* _Selected excerpt_:
Oasis of Hollywood, founded in its current location by pastors Ron and Judy Radachy in 1993, is located a half dozen blocks away from the famous Walk of Fame sidewalk and the Kodak Theater, site of the Academy Awards and the
crowning episodes of American Idol.

But within another 10 minutes’ walk is Santa Monica and Highland, a haven for
male, female or transsexual prostitutes of almost any age and drugs of all kinds. Two blocks farther is Panpipes Magickal Marketplace, a supermarket for occult shoppers and spiritual home to local Satanists.

“This is a very oppressive area,” Ron Radachy said. “It’s like someone handed
you a 10-pound weight to carry around and you carry it easily for a while, but
then it starts to wear you down. There’s obviously a spiritual influence on the
kids here.”

Judy Radachy recounts the details of their ministry in her book, Walk of Faith on the Walk of Fame. Included in its short chapters are accounts of their Jesus Night
Patrol, a fistfight at the center’s front door and a 9-year-old who overdosed on drugs during a suicide attempt.

But the most poignant moment in the book-and perhaps in Judy Radachy’s life came in 1982. Three years after she and husband Charles McPheeters arrived
in Hollywood, he suddenly died, leaving her with two young children and a leaderless ministry. A talented speaker and musician, McPheeters had found Christ after a nearly fatal drug overdose and became one of the best-known ministers and anti-drug advocates of the 1970s’ Jesus Revolution.

* _Provided data_:

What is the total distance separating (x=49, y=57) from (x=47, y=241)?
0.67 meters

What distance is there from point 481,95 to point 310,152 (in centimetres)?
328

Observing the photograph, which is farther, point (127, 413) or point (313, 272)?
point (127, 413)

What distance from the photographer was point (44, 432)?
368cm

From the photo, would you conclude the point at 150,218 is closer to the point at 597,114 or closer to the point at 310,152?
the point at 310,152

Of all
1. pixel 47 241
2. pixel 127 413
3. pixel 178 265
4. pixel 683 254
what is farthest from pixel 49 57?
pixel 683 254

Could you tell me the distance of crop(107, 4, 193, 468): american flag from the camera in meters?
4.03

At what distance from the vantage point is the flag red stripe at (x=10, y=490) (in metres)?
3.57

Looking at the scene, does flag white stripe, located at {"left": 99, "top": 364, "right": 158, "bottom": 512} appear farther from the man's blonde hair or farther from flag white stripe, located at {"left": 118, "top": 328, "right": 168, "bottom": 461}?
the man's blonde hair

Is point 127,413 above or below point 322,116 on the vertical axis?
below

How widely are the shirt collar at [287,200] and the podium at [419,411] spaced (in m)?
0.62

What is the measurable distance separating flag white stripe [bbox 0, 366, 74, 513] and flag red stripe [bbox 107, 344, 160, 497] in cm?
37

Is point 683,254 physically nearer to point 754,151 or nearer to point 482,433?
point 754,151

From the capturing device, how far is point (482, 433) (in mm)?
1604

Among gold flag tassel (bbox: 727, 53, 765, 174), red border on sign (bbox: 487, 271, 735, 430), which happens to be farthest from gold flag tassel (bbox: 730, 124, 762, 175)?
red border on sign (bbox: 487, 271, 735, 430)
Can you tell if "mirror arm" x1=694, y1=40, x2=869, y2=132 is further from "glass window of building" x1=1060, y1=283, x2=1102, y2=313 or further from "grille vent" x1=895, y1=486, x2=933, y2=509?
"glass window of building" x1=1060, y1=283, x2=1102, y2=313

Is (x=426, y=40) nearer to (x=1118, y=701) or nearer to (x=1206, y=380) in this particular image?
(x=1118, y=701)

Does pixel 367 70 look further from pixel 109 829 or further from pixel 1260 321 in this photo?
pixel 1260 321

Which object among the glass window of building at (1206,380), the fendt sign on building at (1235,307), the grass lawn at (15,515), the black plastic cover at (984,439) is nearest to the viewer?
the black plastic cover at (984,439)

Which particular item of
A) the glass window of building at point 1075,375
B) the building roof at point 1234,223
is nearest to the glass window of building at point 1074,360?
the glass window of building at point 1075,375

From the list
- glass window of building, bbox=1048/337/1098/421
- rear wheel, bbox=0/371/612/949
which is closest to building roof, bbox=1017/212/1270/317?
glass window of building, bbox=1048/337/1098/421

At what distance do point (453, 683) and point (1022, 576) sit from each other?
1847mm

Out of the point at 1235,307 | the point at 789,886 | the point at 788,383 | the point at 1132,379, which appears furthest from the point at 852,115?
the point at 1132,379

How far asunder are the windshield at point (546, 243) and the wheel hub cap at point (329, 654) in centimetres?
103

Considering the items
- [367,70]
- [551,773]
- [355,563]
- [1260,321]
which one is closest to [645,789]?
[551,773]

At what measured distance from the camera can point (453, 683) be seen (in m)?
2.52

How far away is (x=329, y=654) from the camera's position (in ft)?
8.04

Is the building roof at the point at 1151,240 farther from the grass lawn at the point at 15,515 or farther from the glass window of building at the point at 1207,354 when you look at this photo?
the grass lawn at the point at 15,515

* _Things to do_:
1. Name every person identified by name in the passage about Oasis of Hollywood.
2. Quote the listing from the line with "Is the building" to the end of the listing, both ends included.

* _Results of the tasks_:
1. Ron Radachy, Judy Radachy, Charles McPheeters

2.
Is the building roof at the point at 1151,240 farther from the grass lawn at the point at 15,515 or farther from the glass window of building at the point at 1207,354 when you look at this photo?
the grass lawn at the point at 15,515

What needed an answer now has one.